Using PostgreSQL Explain

Have you ever wanted to know how a database thinks or what steps it will take to find your data? Well there is a command for this, EXPLAIN. 

When a database receives a query, it decides how best to retrieve the data. The database creates a query plan based on different factors including the structure of the query and the properties of your data. As developers, we can use the EXPLAIN command to see what query plan the database is going to use for a query.

The EXPLAIN command is very simple:

  -- EXPLAIN statement
  EXPLAIN select * FROM users;

The output of this command will be the query plan, more specifically the output of this command will be a tree of plan nodes.

                        QUERY PLAN                        
 Seq Scan on users  (cost=0.00..10.40 rows=40 width=1672)

In the case of this basic query, the output is a single plan node.

Because there is no WHERE clause, the database has chosen todo a sequential scan (Seq Scan) on the entire table. As you might expect there are different scan nodes to describe different table access methods, for example, index scans and bitmap index scans.

Lets look at the numbers inside the parenthesis. The cost has two numbers, the first number (0.00) is the estimated startup cost. It basically tries to estimate how long it will take before the output phase of the query begins. For example, the time it takes to do the sorting in a sort node. The second number (10.40), is the estimated total cost.

Rows and width are somewhat self explanatory. Rows, is the estimated number of rows the output will produce. Finally, the width, which is the estimated average width of rows in bytes.

It is important to realize that all these numbers are estimates, including the cost numbers. The cost numbers are actually arbitrary units determined by the planner.

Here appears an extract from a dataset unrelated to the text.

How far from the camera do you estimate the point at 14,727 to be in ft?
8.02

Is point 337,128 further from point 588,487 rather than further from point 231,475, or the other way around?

Lets take a look at a slightly more complicated output.

-- EXPLAIN SELECT * FROM users WHERE unique < 50;

                        QUERY PLAN                        
 Bitmap Heap Scan on users (cost=5.07..229.20, rows=101, width=0)
   Recheck Cond: (unique1 < 50)
   -> Bitmap Index Scan on users_unique1 (cost=0.00..5.04 rows=101 width=0)
     Index Cond: (unique1 < 50)

The database planner has decided to break up this query in two steps. First the database will visit the indexes to find the location of the rows matching the WHERE condition (Bitmap Index Scan), then it will fetch the actual rows (The Bitmap Heap Scan). The important thing to remember when you get a tree with multiple nodes, is that the top node will include the cost of all its child nodes. 

All these costs estimates are great, but wouldn't you like to see the actual time it takes for a query to run? Well we can do this with the ANALYZE option.

WARNING: Using (ANALYZE) runs the actual query.

                       QUERY PLAN                                               
 Seq Scan on agents  (cost=0.00..12.23 rows=123 width=2072) (actual time=0.099..0.399 rows=123 loops=1)
 Planning time: 3.135 ms
 Execution time: 0.487 ms

Notice the new information we get, actual time, Planning time and Execution time. It is important to know that actual time is measured in milliseconds while the cost is still estimates. The same goes for rows, one is an estimate and the other is actual rows. Planning time is the time it took for the database to generate the query plan.

This is just the very basic information on the EXPLAIN command and the best way to learn it is by playing, so open up your database console and query away. Notice all the different scan nodes you get, change your tables and see if you get a different plan. Remove an index, what happens?

Get curious!